Work in the Lewis lab is centered on the characterization of the roles for novel, and established, oncoproteins and tumor suppressors in the genesis and progression of pancreatic and hepatic carcinomas. The lab utilizes a variety of genetically engineered mouse models in these studies. Among other contributions, recent studies have demonstrated a critical role for the insulin-like growth factor receptor in PI3-kinase activation downstream of activated KRAS; the requirement for GLI transcription activation function during pancreatic tumorigenesis; and a novel paracrine WNT signaling mechanism that promotes the development of pancreatic mucinous cystic neoplasms.
The Mao laboratory uses genetically modified mouse models to investigate how mis-regulation of the Hedgehog, Hippo and Wnt pathways contribute to initiation, progress, and regulation of tumor microenvironment in gastrointestinal cancers, rhabdomyosarcoma, and uveal melanoma.

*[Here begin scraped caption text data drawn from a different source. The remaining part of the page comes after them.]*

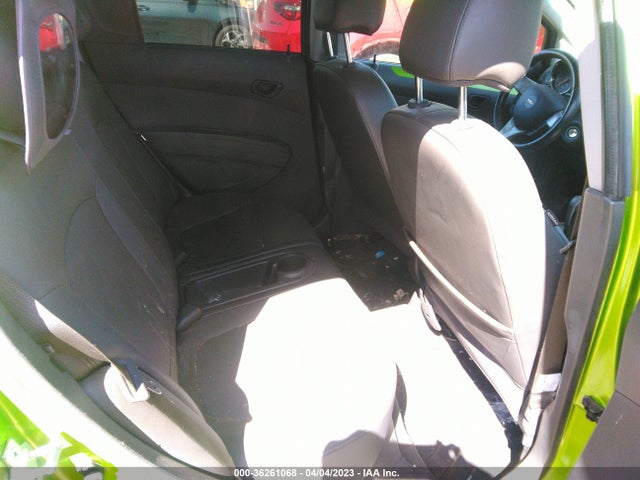 Chevrolet Spark Lt 2014 KL8CF6S90EC505030 Image 8
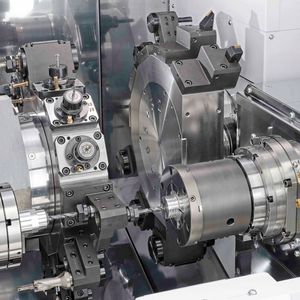 Citizen Miyano BNJ-51SY with 4-axis LFV.(Source:  Citizen Machinery UK)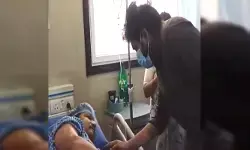 స్టీల్ ప్లాంట్ క్షతగాత్రులకు మంత్రుల పరామర్శ.. జీవితాంతం అండగా ప్రభుత్వం స్టీల్ ప్లాంట్ క్షతగాత్రులకు మంత్రుల పరామర్శ.. జీవితాంతం అండగా ప్రభుత్వం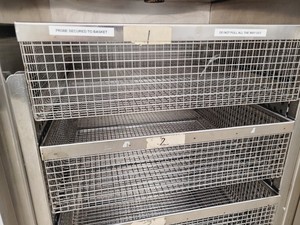 Thumbnail image of Genlab Model SP/LCI/320/SS/DIG Lab Incubator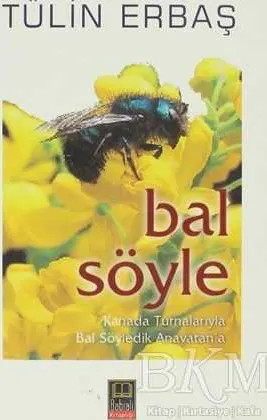 Bal Söyle kapağı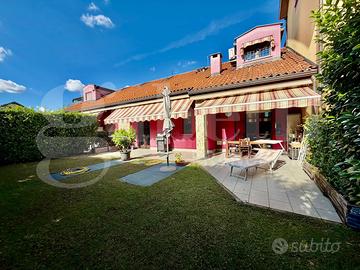 Villa a schiera Bruino [Cod. rif 3387370VRG]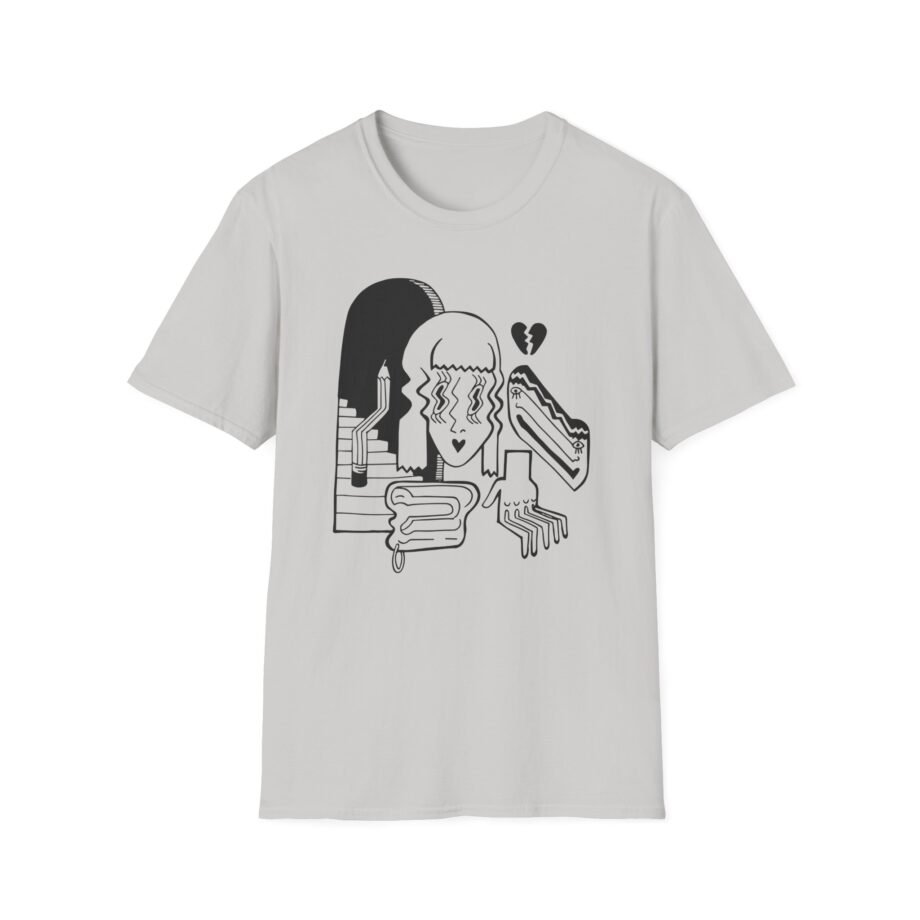 Pokelawls Unisex Softstyle T-shirt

Rajurkar et al. (2014) Distinct cellular origin and genetic requirement of Hedgehog-Gli in postnatal rhabdomyosarcoma genesis. Oncogene 33(46):5370-8
The Shaw lab uses both transgenic and orthotopic mouse models to investigate the mechanisms by which carcinoma cells develop more aggressive behavior and acquire the ability to metastasize to secondary organs. From a translational perspective, the goal of this work is to develop novel targets to predict or to treat metastatic cancer. The Shaw lab has a longstanding interest in the IGF-1R/insulin signaling pathway, with a focus on the Insulin Receptor Substrate (IRS) proteins and the mechanism by which these essential signaling adaptors regulate tumor progression. A current focus in the lab is the role of the IRS proteins in cancer stem cells and their contribution to tumor metastasis.

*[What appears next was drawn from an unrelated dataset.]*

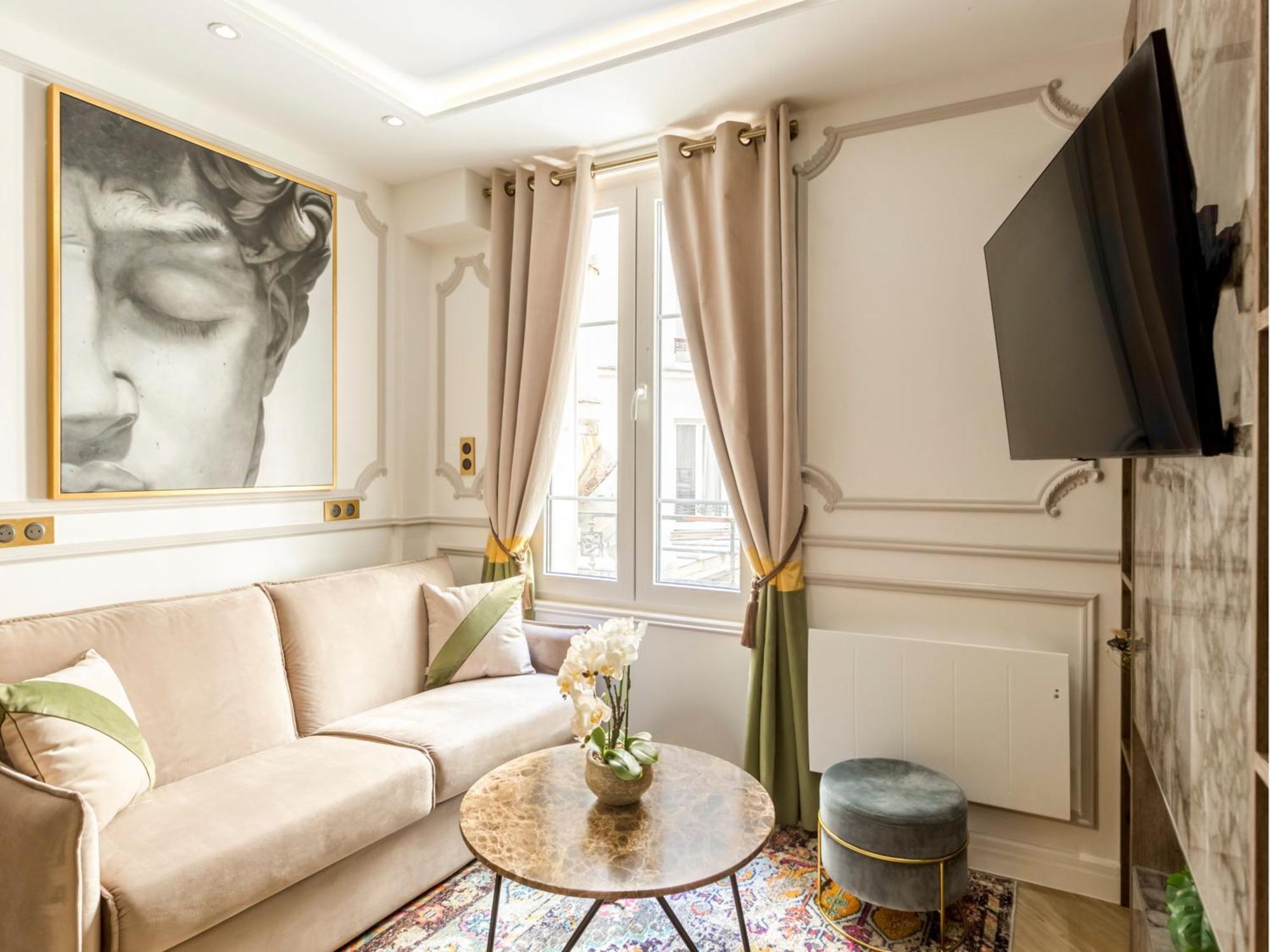 Merveil - Luxury Suite - Notre Dame - Monge 巴黎 外观 照片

The Simin lab is interested in genetic pathways that, when perturbed, increase cancer malignancy. The research involves bioinformatics along with molecular and cell biology techniques to engineer cell lines and mouse models that faithfully mimic human cancer evolution. With a greater understanding of the molecular basis of cancer progression we hope to identify potential new treatment avenues.